REQUIREMENT
In the bug report on SVG extension icons below, which image formats does the quoted manifest documentation list as examples for icons?
Top of EXTRACT PROVIDED
Reported by ni...@slaphack.com, Dec 8 2009

Issue description

Chrome Version       : From about:config:
Chromium	4.0.264.0 (Developer Build Ubuntu build 33819)
WebKit	532.6
V8	2.0.3
User Agent	Mozilla/5.0 (X11; U; Linux x86_64; en-US) AppleWebKit/532.6 
(KHTML, like Gecko) Chrome/4.0.264.0 Safari/532.6

What steps will reproduce the problem?
1. Add an SVG file as an icon to a Chrome extension
2. Load the extension (unpacked)
3. Navigate to chrome://extensions/

What is the expected result?

The icon should appear.

What happens instead?

The icon is broken, with a "broken picture" icon. Additionally, "open image 
in new tab" yields a URL to: data:image/png;base64, followed by a long 
string. I know what a Data URL is, and it might even make sense here, but 
why does it think my SVG file is a PNG?


Please provide any additional information below. Attach a screenshot if
possible.

According to http://code.google.com/chrome/extensions/manifest.html:

"One or more icons that represent the extension. We recommend that you 
provide icons in four sizes — 16x16, 32x32, 48x48, and 128x128 pixels. The 
icons can be in any format supported by WebKit, such as BMP, GIF, ICO, 
JPEG, or PNG."

Now, I know WebKit supports SVG. Maybe it just doesn't support SVG for 
icons?

Since I already have the icon as SVG, it seems a waste to convert it to PNG 
before publishing. It's especially sad when you consider the recommendation 
to provide icons in multiple sizes -- I have an icon that is infinitely 
scalable.

A suggestion: Allow an SVG to be used instead of a bitmap altogether. I can 
think of two obvious ways of doing this:

  "icon": "foo.svg"

  "icons": {
    "16": "icon16.png",
    "32": "icon32.png",
    "64": "icon64.png",
    "128": "icon128.png",
    "scalable": "icon.svg"
  }

The first form is the simplest -- if an "icon" property exists, use it, and 
ignore any "icons" properties. In the second form, the specific bitmaps are 
considered cached copies of the scalable icon, and the scalable icon is 
used to generate (and cache) new images when needed -- thus, no bitmaps 
actually need to be provided:

  "icons": {
    "scalable": "icon.svg"
  }

All of this is just speculation on my part. I have absolutely no idea how 
the Chromium internals are built.

But it seems to me that if I can have my extension draw on a canvas, then 
take that canvas and use it as a PageAction or BrowserAction icon, I should 
be able to do something as simple as use an SVG as an icon for the plugin 
itself. And if I do that, it seems cumbersome to have to specify a 
resolution, especially when it's already assumed to be a square.
 
Labels: -OS-All OS-Linux
Labels: -OS-Linux -Area-Misc OS-All Feature-Extensions
what about this is linux specific?

Comment 3 by ni...@slaphack.com, Dec 9 2009

Nothing that I know of. I'm guessing it was made Linux-specific as I was on the Linux 
developer build. I was too lazy to confirm this on another OS.

But I'm going to guess it's the same on all OSes.
Bottom of EXTRACT PROVIDED
Top of EXTRACTED ENTRIES
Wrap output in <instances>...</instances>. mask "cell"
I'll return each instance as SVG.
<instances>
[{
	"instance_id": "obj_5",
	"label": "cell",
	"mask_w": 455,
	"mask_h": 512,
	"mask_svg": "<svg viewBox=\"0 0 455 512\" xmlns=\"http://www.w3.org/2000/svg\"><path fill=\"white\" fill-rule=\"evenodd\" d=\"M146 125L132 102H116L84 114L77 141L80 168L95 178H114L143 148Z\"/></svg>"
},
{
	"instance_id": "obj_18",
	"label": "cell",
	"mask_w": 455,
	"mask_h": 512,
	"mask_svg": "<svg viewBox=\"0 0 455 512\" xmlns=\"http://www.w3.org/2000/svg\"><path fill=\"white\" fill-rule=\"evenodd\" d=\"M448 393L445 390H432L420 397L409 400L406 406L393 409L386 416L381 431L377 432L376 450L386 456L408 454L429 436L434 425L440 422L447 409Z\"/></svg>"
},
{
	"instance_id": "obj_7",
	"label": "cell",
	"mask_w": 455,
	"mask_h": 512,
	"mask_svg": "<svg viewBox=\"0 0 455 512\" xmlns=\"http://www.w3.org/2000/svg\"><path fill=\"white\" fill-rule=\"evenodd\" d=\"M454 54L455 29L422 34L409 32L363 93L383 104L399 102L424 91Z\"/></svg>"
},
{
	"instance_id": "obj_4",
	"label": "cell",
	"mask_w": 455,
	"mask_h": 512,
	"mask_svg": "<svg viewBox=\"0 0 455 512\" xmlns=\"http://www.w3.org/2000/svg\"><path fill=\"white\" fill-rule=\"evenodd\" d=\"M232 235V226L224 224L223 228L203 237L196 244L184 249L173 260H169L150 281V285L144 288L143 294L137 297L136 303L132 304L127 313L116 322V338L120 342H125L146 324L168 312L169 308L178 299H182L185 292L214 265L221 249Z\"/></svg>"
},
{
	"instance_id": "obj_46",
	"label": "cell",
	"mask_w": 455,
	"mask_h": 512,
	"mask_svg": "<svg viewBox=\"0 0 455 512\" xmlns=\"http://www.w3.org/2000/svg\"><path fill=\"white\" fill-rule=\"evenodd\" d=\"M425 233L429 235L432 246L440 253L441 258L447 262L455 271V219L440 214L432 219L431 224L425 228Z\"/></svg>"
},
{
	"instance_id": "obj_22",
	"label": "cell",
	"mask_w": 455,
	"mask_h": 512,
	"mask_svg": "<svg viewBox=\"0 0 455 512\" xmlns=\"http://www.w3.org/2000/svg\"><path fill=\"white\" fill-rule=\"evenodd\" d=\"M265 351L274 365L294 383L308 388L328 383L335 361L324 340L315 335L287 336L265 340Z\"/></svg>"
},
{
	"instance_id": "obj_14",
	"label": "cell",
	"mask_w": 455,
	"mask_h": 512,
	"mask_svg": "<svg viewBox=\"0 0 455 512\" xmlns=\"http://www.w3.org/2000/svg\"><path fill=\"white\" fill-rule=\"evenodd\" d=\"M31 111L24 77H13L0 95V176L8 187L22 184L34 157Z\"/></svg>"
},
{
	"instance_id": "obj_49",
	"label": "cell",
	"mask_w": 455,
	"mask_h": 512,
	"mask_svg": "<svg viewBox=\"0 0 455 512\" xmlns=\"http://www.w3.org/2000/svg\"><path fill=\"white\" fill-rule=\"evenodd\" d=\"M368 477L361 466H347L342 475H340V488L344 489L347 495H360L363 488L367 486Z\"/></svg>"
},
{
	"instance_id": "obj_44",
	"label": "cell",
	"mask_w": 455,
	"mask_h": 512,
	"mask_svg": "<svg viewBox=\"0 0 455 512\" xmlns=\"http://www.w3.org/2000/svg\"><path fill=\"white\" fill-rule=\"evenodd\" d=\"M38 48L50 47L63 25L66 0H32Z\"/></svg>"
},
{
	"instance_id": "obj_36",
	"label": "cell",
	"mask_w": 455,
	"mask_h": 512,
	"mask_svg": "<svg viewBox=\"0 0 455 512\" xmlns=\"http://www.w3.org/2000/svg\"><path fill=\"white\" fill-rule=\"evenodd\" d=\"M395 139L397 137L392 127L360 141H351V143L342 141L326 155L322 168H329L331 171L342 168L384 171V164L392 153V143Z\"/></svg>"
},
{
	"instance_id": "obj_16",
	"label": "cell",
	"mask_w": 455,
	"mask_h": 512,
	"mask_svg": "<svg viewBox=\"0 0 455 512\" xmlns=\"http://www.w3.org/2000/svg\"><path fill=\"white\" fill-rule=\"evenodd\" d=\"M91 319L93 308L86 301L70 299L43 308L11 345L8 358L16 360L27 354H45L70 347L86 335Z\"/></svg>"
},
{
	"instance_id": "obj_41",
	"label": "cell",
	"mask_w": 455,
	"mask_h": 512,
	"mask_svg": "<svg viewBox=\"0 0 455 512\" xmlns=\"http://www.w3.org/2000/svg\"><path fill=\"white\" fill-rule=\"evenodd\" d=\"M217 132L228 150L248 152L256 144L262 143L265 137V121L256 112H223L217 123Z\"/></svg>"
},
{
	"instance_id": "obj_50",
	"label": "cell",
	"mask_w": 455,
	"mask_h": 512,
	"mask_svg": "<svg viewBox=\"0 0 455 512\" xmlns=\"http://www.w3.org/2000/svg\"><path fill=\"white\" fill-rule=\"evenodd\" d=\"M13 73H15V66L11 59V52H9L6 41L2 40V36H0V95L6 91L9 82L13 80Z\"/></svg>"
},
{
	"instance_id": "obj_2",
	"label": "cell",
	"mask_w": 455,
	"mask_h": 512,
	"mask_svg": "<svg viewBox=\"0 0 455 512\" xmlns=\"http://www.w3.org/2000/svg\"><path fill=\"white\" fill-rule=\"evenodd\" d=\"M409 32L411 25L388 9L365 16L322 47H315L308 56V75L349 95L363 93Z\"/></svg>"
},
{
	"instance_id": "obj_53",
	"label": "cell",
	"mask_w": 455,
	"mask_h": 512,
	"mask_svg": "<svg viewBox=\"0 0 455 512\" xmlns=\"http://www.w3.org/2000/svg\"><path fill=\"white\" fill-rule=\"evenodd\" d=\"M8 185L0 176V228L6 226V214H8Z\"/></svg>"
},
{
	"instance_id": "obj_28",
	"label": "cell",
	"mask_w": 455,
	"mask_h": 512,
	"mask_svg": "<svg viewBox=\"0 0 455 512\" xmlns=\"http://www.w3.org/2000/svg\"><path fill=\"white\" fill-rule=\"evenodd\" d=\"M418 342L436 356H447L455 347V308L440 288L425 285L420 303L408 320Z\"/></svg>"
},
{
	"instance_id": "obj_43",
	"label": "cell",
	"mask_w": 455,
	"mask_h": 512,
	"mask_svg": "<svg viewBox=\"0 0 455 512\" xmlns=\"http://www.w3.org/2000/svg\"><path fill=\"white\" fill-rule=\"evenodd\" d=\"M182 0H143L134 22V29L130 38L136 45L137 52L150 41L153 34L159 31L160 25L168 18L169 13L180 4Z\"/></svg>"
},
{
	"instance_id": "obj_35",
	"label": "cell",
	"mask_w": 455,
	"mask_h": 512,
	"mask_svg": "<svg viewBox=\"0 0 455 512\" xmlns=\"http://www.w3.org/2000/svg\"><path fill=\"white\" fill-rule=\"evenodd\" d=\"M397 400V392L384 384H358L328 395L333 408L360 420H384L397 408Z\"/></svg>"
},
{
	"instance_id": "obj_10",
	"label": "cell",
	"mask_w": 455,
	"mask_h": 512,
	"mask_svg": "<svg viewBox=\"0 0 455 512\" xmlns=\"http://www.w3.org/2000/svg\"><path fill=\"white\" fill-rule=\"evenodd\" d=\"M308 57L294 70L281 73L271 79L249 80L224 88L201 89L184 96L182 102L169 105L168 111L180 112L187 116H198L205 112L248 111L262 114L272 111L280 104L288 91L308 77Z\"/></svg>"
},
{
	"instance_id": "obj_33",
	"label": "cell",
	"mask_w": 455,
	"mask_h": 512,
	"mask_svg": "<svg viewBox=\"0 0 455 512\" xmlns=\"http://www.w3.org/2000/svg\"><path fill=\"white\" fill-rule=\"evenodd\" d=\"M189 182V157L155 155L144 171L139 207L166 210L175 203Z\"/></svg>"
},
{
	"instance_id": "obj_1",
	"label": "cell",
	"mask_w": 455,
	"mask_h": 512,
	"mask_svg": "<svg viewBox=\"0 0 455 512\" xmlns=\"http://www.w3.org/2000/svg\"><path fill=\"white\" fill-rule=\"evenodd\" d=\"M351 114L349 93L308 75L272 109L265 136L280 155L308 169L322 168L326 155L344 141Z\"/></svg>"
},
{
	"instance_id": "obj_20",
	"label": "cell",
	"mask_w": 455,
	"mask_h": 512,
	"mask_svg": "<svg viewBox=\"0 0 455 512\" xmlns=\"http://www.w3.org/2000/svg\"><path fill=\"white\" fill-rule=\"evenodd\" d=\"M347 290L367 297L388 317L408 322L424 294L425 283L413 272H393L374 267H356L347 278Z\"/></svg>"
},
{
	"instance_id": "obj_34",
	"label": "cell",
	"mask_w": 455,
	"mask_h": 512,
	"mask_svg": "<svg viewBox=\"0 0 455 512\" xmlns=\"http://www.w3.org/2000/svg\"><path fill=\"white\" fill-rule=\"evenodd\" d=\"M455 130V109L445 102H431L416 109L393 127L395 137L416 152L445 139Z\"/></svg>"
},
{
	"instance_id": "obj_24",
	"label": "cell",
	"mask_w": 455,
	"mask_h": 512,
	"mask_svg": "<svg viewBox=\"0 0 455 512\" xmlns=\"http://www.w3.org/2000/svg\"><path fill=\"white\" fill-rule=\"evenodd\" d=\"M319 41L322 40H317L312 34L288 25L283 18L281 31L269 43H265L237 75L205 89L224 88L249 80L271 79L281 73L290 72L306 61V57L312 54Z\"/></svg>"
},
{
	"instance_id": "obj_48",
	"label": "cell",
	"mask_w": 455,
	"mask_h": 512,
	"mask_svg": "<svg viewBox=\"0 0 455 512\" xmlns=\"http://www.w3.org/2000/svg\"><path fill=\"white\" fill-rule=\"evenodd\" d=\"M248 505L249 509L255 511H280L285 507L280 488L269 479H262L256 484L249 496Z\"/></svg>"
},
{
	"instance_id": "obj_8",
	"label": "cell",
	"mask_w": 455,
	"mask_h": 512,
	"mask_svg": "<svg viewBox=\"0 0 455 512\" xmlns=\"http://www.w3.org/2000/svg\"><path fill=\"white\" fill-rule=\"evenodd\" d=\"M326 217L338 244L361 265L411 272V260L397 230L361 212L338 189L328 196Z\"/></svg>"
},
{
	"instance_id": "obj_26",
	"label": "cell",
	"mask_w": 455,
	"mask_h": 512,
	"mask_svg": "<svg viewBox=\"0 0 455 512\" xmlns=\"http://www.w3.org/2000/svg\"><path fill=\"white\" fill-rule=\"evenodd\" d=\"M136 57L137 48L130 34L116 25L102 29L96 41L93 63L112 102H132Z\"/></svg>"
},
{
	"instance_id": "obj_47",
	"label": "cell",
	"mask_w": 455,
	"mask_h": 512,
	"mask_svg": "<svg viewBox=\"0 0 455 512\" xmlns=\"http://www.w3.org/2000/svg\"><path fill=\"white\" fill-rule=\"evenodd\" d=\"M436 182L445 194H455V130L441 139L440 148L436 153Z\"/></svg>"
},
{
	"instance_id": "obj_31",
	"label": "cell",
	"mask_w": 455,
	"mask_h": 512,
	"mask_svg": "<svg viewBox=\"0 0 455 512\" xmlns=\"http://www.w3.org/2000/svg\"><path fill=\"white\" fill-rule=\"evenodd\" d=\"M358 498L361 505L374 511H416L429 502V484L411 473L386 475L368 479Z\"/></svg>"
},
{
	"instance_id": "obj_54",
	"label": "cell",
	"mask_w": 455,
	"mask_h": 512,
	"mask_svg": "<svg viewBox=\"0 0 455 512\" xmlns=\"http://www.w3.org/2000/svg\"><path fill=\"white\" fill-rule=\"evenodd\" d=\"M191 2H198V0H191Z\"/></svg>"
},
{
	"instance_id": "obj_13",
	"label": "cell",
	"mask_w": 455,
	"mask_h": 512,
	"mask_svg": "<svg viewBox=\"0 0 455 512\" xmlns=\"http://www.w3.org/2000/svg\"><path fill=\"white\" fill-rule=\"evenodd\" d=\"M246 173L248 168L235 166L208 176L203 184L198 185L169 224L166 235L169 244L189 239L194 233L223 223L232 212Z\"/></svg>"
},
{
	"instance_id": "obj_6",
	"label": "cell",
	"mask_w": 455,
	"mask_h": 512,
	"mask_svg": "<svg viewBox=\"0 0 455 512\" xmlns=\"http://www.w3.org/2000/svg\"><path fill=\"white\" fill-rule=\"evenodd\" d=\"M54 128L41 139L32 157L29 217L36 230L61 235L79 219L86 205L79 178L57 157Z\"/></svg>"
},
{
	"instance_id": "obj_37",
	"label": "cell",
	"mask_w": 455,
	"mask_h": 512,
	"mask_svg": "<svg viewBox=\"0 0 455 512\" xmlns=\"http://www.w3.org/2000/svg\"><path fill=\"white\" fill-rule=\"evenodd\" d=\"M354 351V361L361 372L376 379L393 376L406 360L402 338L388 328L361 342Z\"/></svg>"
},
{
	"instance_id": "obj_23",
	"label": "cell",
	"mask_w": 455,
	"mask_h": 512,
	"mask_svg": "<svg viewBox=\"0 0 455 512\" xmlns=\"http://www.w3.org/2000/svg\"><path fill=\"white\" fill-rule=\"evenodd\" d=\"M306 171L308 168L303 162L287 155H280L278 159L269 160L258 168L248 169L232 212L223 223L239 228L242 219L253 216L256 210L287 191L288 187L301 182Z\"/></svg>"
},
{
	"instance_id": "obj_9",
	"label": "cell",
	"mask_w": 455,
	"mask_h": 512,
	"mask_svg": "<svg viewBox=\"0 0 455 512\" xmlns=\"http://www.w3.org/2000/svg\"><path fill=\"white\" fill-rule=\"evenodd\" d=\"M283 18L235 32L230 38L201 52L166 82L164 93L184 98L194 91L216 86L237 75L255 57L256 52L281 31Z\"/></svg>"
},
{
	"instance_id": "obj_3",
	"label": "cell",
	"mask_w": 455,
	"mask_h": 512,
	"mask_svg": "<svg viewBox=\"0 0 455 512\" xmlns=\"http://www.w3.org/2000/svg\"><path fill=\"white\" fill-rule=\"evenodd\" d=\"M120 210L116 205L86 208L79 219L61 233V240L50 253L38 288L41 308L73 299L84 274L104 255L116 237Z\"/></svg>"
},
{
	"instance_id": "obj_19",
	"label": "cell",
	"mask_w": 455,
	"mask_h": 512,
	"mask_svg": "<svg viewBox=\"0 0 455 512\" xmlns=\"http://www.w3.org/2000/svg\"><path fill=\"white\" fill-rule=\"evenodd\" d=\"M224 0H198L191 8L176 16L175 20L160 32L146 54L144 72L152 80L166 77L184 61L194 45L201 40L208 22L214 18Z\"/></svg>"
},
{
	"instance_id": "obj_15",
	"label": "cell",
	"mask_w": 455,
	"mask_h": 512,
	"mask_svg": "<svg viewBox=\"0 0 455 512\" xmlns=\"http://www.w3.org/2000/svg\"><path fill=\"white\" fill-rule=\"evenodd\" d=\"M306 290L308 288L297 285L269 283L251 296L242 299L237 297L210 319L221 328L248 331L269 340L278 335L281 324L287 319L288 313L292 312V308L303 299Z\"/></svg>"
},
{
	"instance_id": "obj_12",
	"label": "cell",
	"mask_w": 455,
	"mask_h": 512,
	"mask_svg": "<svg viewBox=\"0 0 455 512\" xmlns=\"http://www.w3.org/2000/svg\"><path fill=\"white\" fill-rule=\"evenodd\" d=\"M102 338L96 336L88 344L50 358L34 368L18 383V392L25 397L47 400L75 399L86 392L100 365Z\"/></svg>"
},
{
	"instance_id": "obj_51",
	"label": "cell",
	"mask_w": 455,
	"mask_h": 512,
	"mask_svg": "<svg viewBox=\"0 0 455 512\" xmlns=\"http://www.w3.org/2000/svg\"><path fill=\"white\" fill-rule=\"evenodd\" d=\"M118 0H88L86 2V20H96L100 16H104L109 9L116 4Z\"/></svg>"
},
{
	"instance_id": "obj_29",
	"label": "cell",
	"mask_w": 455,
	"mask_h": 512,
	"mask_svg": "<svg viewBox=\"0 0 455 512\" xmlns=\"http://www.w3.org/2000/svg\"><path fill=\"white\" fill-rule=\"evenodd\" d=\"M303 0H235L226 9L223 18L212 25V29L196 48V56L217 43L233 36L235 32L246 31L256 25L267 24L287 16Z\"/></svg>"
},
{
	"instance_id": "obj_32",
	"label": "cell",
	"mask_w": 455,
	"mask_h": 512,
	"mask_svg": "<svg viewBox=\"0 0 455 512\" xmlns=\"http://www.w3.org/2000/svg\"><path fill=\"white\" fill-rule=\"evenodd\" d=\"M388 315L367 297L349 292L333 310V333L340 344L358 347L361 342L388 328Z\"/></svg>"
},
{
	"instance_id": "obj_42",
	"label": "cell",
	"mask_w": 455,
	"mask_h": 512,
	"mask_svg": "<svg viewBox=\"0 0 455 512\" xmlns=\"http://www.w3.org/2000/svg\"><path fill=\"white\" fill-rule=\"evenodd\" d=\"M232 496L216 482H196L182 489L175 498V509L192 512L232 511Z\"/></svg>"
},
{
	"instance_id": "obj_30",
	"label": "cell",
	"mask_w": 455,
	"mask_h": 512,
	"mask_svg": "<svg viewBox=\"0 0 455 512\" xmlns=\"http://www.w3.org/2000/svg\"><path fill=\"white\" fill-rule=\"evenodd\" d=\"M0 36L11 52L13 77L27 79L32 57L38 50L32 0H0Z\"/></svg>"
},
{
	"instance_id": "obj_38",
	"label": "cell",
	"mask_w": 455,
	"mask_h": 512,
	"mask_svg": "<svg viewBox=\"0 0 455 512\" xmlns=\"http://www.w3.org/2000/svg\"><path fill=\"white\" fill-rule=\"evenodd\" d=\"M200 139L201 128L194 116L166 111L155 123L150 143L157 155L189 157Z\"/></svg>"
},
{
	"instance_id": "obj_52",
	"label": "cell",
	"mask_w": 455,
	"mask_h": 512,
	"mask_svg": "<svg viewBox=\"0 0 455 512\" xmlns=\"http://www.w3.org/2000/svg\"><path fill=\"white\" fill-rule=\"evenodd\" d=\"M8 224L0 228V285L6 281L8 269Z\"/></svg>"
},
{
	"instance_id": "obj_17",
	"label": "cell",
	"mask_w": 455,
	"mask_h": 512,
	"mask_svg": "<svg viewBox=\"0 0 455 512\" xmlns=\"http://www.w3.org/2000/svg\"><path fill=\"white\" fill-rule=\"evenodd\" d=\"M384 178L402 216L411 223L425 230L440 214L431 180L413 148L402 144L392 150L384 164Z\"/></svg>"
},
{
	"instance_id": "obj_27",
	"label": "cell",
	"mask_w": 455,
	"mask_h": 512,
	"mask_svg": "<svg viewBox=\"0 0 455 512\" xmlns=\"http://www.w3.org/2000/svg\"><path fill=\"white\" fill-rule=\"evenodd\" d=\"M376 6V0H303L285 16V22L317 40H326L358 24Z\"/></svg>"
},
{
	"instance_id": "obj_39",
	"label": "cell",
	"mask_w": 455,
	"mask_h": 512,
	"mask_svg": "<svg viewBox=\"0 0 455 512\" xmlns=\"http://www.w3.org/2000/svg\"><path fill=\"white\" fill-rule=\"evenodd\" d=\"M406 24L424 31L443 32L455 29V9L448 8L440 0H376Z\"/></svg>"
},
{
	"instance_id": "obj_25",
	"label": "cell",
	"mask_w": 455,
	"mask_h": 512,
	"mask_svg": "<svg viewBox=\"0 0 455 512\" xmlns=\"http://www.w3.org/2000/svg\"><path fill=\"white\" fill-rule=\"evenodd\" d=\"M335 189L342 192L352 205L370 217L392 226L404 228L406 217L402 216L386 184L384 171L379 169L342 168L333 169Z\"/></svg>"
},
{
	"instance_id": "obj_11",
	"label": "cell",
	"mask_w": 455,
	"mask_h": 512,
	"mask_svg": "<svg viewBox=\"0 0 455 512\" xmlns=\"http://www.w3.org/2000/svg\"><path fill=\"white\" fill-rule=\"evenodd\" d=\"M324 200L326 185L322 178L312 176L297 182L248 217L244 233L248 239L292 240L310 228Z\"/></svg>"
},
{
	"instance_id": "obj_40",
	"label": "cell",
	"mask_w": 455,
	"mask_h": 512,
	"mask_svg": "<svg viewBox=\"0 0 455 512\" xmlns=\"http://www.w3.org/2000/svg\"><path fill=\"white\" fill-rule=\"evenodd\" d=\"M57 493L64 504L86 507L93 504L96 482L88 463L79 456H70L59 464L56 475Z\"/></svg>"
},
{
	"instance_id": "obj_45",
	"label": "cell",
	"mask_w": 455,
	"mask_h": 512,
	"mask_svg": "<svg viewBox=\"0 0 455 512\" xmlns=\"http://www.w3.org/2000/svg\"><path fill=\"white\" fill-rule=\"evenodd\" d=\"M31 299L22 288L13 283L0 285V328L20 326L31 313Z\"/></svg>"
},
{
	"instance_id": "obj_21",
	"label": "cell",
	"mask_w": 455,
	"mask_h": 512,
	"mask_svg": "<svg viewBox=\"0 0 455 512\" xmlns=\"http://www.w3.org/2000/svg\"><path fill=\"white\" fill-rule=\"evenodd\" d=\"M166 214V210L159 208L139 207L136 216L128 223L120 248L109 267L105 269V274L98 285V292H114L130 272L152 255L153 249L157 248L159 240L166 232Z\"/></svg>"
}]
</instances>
Bottom of EXTRACTED ENTRIES
OUTPUT OF THE TASK
BMP, GIF, ICO, JPEG, or PNG.